Within our dining culture, we have evolved our habits to drink big red wines with meat. Hearty, juicy, red meat. Satisfying bottlings made from grapes such as cabernet sauvignon and syrah are flattered by a steak or a lamb chop—and, of course, they make the food look good, too. It’s a mutual admiration society.
Just pick up any bottle of, say, a Rhône-style blend from Paso Robles. Somewhere on the back it will recommend pairing with lamb or beef. We also welcome ‘big wines’— meaning ones with copious amounts of tannin and alcohol— onto our tables partly because we think, “Oh, eating meat while we drink will neutralise those drawbacks.”
But as high-end cuisine veers away from meat, how do we shift the way we match food with those big reds we’ve come to love? After all, it’s not just an issue for vegetarians. Many of us are putting vegetables at the centre of our plates more and more, for reasons from our health to the environment. And as Laura Fiorvanti, the owner of New York’s wine-centric Corkbuzz restaurants, puts it, “vegetables are, on their own, the hardest thing to pair with wine”.

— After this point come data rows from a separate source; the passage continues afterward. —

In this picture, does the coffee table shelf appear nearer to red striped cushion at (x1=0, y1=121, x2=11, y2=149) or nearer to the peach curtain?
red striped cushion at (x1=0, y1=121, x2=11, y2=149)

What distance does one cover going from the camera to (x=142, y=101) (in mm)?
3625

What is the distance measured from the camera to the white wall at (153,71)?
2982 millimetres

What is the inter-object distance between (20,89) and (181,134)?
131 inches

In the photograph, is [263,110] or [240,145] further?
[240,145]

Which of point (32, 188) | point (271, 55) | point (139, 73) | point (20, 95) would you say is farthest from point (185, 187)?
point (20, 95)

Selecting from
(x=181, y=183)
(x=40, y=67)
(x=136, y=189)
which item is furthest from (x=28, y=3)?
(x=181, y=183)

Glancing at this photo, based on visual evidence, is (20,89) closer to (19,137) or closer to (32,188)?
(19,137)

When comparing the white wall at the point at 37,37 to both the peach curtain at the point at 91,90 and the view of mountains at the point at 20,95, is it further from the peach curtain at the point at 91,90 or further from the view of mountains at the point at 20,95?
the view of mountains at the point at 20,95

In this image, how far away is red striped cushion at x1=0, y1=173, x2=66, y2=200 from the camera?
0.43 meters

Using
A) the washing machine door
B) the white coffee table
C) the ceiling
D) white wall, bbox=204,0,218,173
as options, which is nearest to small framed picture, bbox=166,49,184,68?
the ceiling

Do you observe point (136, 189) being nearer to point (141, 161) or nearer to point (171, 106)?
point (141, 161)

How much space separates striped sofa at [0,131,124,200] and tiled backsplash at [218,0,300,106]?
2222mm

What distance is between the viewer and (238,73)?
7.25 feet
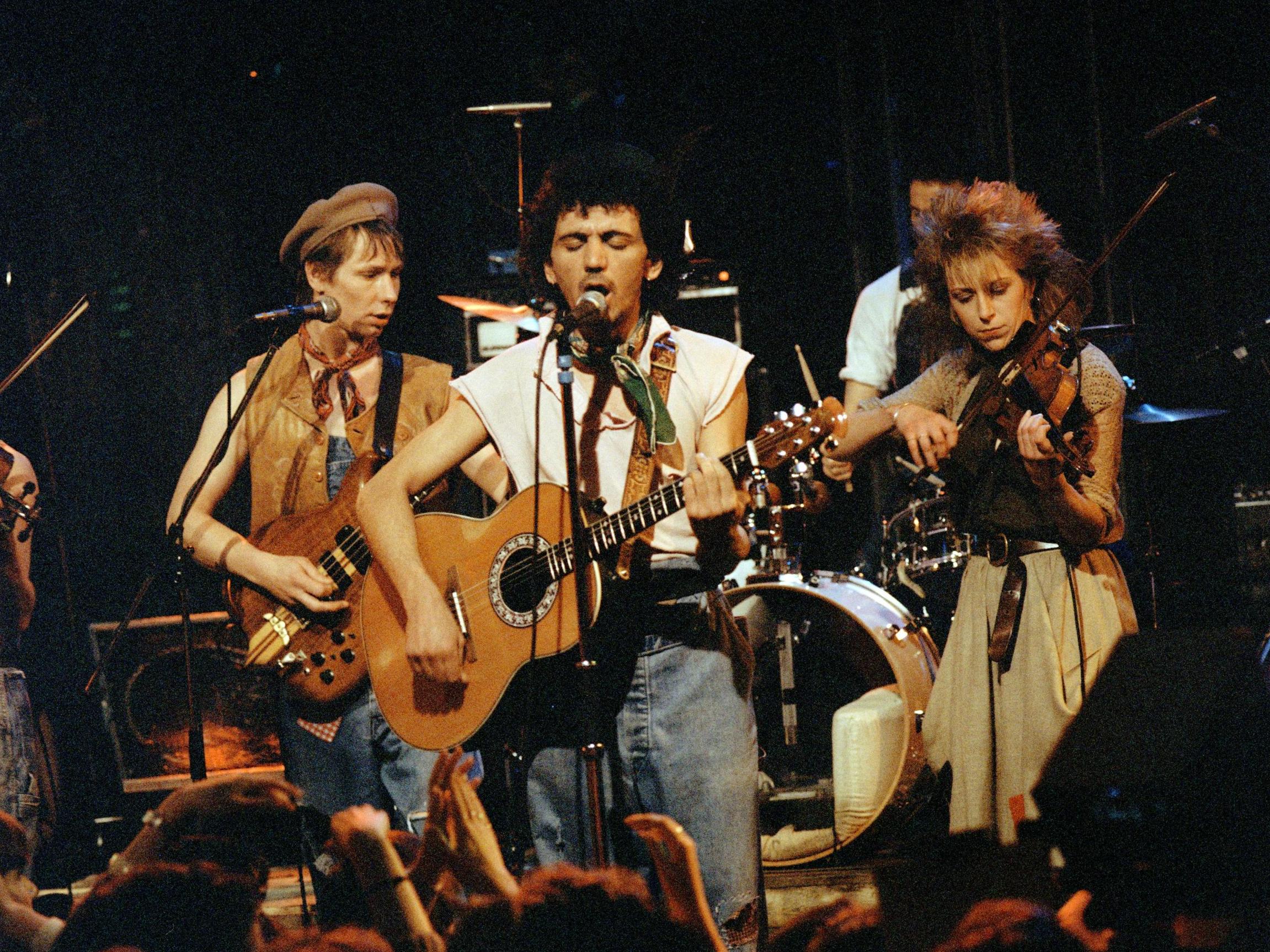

It was a lesson on display some time back, when I had two multicourse dinners at the famed Michelin three-star restaurant Eleven Madison Park in New York City. Two weeks apart, the meals came just after The New York Times panned the newly vegan cuisine at the restaurant, in a review that the food world was talking about for months; even the cringey headline said that renowned chef Daniel Humm “does strange things to vegetables”, making it sound more like a police report than a culinary critique.